Epidemiology of Monoclonal B-Cell Lymphocytosis Study

Monoclonal B-cell lymphocytosis (MBL) is considered a precursor lesion of chronic lymphocytic leukemia (CLL). This precursor lesion involves an abnormality of lymphocytes that may increase the risk of developing a blood or lymph node cancer.

Family history

People with a family history of chronic lymphocytic leukemia are about eight times more likely to develop CLL than are people without a family history of CLL. In addition, people with a family history of CLL are also more likely to have MBL. For example, monoclonal B-cell lymphocytosis appears in almost 18% of people who have two or more relatives with CLL or a similar blood disorder. Research suggests that there's a strong connection between CLL, MBL and having a family history of CLL or other type of blood and lymph node cancer.

About the study

The purpose of this study is to investigate the potential connections between monoclonal B-cell lymphocytosis and blood and lymph node disorders, including CLL, in people with MBL. To do this, our research team is collecting blood samples from participants at several time points during the length of the study. This process allows us to evaluate the change in MBL characteristics over time, along with genetics related to MBL.

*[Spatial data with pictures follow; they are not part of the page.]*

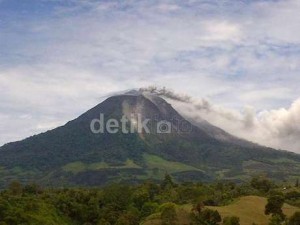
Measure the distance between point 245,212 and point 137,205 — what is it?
3442cm

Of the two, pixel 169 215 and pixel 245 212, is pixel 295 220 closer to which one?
pixel 169 215

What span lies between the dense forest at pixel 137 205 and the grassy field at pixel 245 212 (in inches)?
16.1

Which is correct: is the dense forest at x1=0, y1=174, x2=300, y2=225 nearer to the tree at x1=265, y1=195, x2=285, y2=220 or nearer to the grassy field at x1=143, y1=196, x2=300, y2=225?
the tree at x1=265, y1=195, x2=285, y2=220

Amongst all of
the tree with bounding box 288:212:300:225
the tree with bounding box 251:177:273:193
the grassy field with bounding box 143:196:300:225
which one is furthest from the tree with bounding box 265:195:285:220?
the tree with bounding box 251:177:273:193

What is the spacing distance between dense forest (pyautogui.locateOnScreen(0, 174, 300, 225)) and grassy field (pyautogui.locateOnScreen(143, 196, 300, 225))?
1.34 feet

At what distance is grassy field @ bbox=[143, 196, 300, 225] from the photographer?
8627 centimetres

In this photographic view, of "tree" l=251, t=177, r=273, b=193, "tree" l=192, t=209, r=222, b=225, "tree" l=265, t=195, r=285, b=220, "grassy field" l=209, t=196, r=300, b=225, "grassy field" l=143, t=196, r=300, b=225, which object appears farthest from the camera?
"tree" l=251, t=177, r=273, b=193

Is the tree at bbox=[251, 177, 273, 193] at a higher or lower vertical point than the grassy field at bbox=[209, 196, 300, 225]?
higher

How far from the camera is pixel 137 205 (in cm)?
12100

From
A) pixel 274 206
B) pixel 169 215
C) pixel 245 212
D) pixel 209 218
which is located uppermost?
pixel 274 206

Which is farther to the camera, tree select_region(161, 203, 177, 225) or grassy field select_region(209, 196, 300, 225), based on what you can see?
grassy field select_region(209, 196, 300, 225)

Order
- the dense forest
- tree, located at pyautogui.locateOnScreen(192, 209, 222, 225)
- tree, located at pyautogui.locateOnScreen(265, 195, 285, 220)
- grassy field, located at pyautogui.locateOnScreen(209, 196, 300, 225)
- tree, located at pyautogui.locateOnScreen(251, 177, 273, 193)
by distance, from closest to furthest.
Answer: tree, located at pyautogui.locateOnScreen(192, 209, 222, 225) → the dense forest → tree, located at pyautogui.locateOnScreen(265, 195, 285, 220) → grassy field, located at pyautogui.locateOnScreen(209, 196, 300, 225) → tree, located at pyautogui.locateOnScreen(251, 177, 273, 193)

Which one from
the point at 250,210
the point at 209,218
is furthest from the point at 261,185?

Participation in the study includes:

  • Completing a questionnaire about lifestyle factors, personal medical history and demographic information.
  • Donating a small amount of blood, about 4 tablespoons (59 ml). For convenience, our lab can send a kit that you can take to your local clinic or health care provider for the blood draw. The blood draw can also be done at Mayo Clinic if preferred.
  • Donating a sample of saliva. A kit is mailed to you with all the items to collect the sample.
  • Providing permission with written informed consent to access, for research purposes only, any medical records related to care for blood or lymph node cancer or related conditions.
  • Updating information and samples. Every three years, we contact study participants for a new blood sample and to complete a short questionnaire.